→ Requirement
Return all the entries word for word.

[Collected data]
══════
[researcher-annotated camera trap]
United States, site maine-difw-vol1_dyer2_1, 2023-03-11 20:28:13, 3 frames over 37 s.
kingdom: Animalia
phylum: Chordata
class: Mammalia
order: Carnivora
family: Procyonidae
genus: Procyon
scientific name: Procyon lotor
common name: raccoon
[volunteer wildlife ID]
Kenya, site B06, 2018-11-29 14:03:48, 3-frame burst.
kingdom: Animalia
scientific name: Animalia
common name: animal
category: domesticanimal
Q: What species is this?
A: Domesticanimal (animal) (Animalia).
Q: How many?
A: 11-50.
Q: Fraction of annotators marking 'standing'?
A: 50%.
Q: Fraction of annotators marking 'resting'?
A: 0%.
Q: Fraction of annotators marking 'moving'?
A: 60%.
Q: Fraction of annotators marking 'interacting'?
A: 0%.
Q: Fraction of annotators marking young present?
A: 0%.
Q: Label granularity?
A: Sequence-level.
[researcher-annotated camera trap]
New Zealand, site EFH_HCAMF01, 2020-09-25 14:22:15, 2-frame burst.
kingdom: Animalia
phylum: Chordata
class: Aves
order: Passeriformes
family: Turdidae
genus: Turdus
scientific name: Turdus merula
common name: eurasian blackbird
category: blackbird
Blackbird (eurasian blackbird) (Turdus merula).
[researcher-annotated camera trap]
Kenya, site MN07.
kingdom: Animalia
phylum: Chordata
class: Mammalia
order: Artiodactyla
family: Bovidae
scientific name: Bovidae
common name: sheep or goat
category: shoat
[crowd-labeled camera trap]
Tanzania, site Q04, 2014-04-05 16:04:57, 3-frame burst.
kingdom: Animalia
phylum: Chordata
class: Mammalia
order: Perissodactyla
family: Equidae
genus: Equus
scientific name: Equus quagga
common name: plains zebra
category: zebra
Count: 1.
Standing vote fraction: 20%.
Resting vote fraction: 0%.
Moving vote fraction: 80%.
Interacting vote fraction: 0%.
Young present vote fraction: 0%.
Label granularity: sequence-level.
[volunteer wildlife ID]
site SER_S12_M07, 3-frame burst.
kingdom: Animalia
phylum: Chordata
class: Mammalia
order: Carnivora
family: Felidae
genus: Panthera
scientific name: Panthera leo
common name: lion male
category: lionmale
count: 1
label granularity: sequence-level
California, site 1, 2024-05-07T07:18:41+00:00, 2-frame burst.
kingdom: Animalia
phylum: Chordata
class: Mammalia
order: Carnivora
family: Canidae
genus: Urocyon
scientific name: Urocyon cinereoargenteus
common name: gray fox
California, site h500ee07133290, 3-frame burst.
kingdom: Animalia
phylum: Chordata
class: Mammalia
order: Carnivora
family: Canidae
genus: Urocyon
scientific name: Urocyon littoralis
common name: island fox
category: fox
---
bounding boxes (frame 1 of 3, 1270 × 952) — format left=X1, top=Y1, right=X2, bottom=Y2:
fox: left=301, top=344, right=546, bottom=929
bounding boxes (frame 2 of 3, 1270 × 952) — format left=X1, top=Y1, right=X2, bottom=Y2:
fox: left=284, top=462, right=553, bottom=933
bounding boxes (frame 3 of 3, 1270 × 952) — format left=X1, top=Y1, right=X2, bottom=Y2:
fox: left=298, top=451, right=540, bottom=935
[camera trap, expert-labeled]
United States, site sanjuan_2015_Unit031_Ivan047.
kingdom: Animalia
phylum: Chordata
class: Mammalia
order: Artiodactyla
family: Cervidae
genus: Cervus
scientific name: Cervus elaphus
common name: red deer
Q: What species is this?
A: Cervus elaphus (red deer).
══════
→ Response area
[researcher-annotated camera trap]
United States, site maine-difw-vol1_dyer2_1, 2023-03-11 20:28:13, 3 frames over 37 s.
kingdom: Animalia
phylum: Chordata
class: Mammalia
order: Carnivora
family: Procyonidae
genus: Procyon
scientific name: Procyon lotor
common name: raccoon
[volunteer wildlife ID]
Kenya, site B06, 2018-11-29 14:03:48, 3-frame burst.
kingdom: Animalia
scientific name: Animalia
common name: animal
category: domesticanimal
Q: What species is this?
A: Domesticanimal (animal) (Animalia).
Q: How many?
A: 11-50.
Q: Fraction of annotators marking 'standing'?
A: 50%.
Q: Fraction of annotators marking 'resting'?
A: 0%.
Q: Fraction of annotators marking 'moving'?
A: 60%.
Q: Fraction of annotators marking 'interacting'?
A: 0%.
Q: Fraction of annotators marking young present?
A: 0%.
Q: Label granularity?
A: Sequence-level.
[researcher-annotated camera trap]
New Zealand, site EFH_HCAMF01, 2020-09-25 14:22:15, 2-frame burst.
kingdom: Animalia
phylum: Chordata
class: Aves
order: Passeriformes
family: Turdidae
genus: Turdus
scientific name: Turdus merula
common name: eurasian blackbird
category: blackbird
Blackbird (eurasian blackbird) (Turdus merula).
[researcher-annotated camera trap]
Kenya, site MN07.
kingdom: Animalia
phylum: Chordata
class: Mammalia
order: Artiodactyla
family: Bovidae
scientific name: Bovidae
common name: sheep or goat
category: shoat
[crowd-labeled camera trap]
Tanzania, site Q04, 2014-04-05 16:04:57, 3-frame burst.
kingdom: Animalia
phylum: Chordata
class: Mammalia
order: Perissodactyla
family: Equidae
genus: Equus
scientific name: Equus quagga
common name: plains zebra
category: zebra
Count: 1.
Standing vote fraction: 20%.
Resting vote fraction: 0%.
Moving vote fraction: 80%.
Interacting vote fraction: 0%.
Young present vote fraction: 0%.
Label granularity: sequence-level.
[volunteer wildlife ID]
site SER_S12_M07, 3-frame burst.
kingdom: Animalia
phylum: Chordata
class: Mammalia
order: Carnivora
family: Felidae
genus: Panthera
scientific name: Panthera leo
common name: lion male
category: lionmale
count: 1
label granularity: sequence-level
California, site 1, 2024-05-07T07:18:41+00:00, 2-frame burst.
kingdom: Animalia
phylum: Chordata
class: Mammalia
order: Carnivora
family: Canidae
genus: Urocyon
scientific name: Urocyon cinereoargenteus
common name: gray fox
California, site h500ee07133290, 3-frame burst.
kingdom: Animalia
phylum: Chordata
class: Mammalia
order: Carnivora
family: Canidae
genus: Urocyon
scientific name: Urocyon littoralis
common name: island fox
category: fox
---
bounding boxes (frame 1 of 3, 1270 × 952) — format left=X1, top=Y1, right=X2, bottom=Y2:
fox: left=301, top=344, right=546, bottom=929
bounding boxes (frame 2 of 3, 1270 × 952) — format left=X1, top=Y1, right=X2, bottom=Y2:
fox: left=284, top=462, right=553, bottom=933
bounding boxes (frame 3 of 3, 1270 × 952) — format left=X1, top=Y1, right=X2, bottom=Y2:
fox: left=298, top=451, right=540, bottom=935
[camera trap, expert-labeled]
United States, site sanjuan_2015_Unit031_Ivan047.
kingdom: Animalia
phylum: Chordata
class: Mammalia
order: Artiodactyla
family: Cervidae
genus: Cervus
scientific name: Cervus elaphus
common name: red deer
Q: What species is this?
A: Cervus elaphus (red deer).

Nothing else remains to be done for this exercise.